On the combined axial and bending capacity of FRP bar reinforced concrete

One of the common approaches to creating a soft eye for a TBM to drive through is the use of GRP reinforcement. It’s been a while since I’ve designed a structure with GRP reinforcement so I’ve spent a bit of time over the last couple weeks refreshing myself on the current state of the art in concrete reinforced with GRP bars.

The first thing I needed to know is how much a capacity reduction is there when using GRP and possibly more interestingly when looking at our classic moment thrust envelopes, how does the reduction exhibit itself. fib have published a very good bulletin looking at how standards around the world undertake GRP design and makes its own recommendations about how to design for GRP rod reinforcement.
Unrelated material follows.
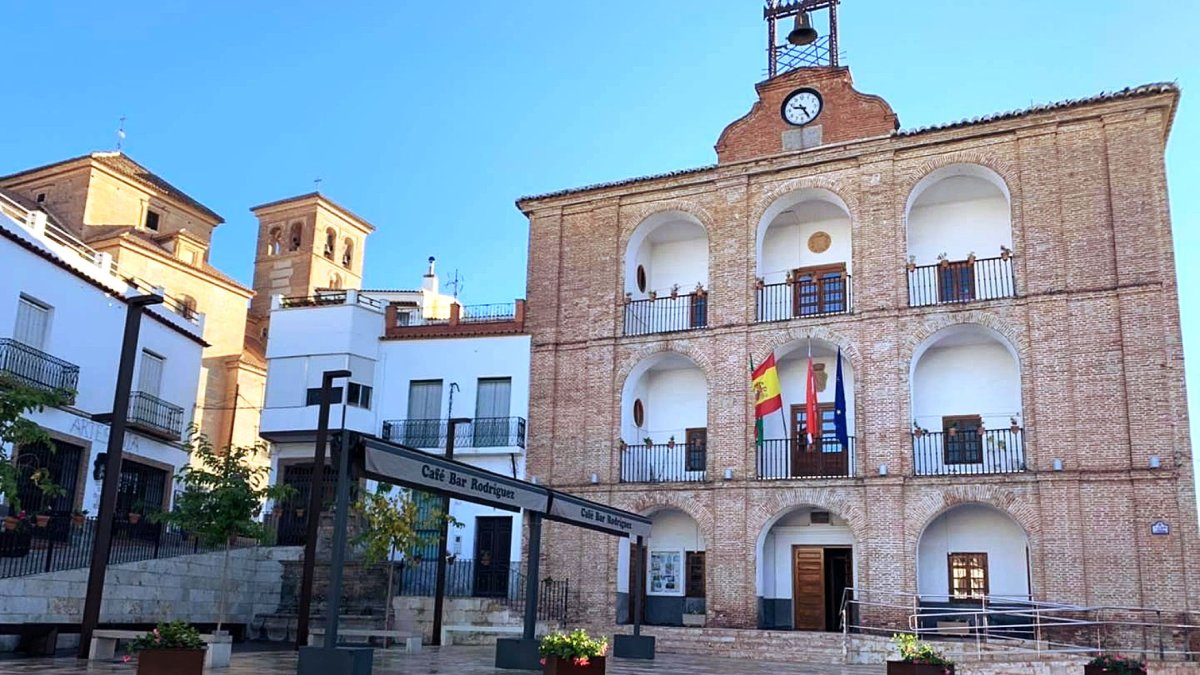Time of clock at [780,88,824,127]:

The images below show the results of an assessment I've undertaken using the Eurocode 2 combined with the fib recomendations. I have derived capacity curves for unreinforced concrete, steel rod reinforced concrete and two different cases with GRP. The first case is a typical low performance GRP bar and the second is a more modern high performance bar, both of which have been used for soft eyes on major UK projects. I’ve based these curves on a 1.2m thick diaphragm wall reinforced with 40mm bars at 150mm c/c.

Capacity curve comparison for lower specification GRP bar reinforced concrete with steel reinforced and unreinforced concrete. 

Capacity curve comparison for lower specification GRP bar reinforced concrete with steel reinforced and unreinforced concrete. 

Capacity curve comparison for higher specification GRP bar reinforced concrete with steel reinforced and unreinforced concrete. 

Capacity curve comparison for higher specification GRP bar reinforced concrete with steel reinforced and unreinforced concrete. 

It is obvious that there is a big capacity difference between the low spec and the high spec GRP bars. This improved performance is through a combination of the ultimate tensile strength, a reduced time related degradation and the improved elastic modulus. It is also interesting how the high performance bars differ in capacity from the steel. At high and low axial forces the behaviour is very similar, but in the middle range you can’t achieve the same peak capacity with GRP reinforcement that you can with steel.

So the relative performance of GRP bars depends very much on the specification of the bars. High spec bars can get very similar performance to steel, whereas the lower spec bars replacing something like a 40mm steel bar with a bundle of 3 32mm bars seems an entirely reasonable outcome.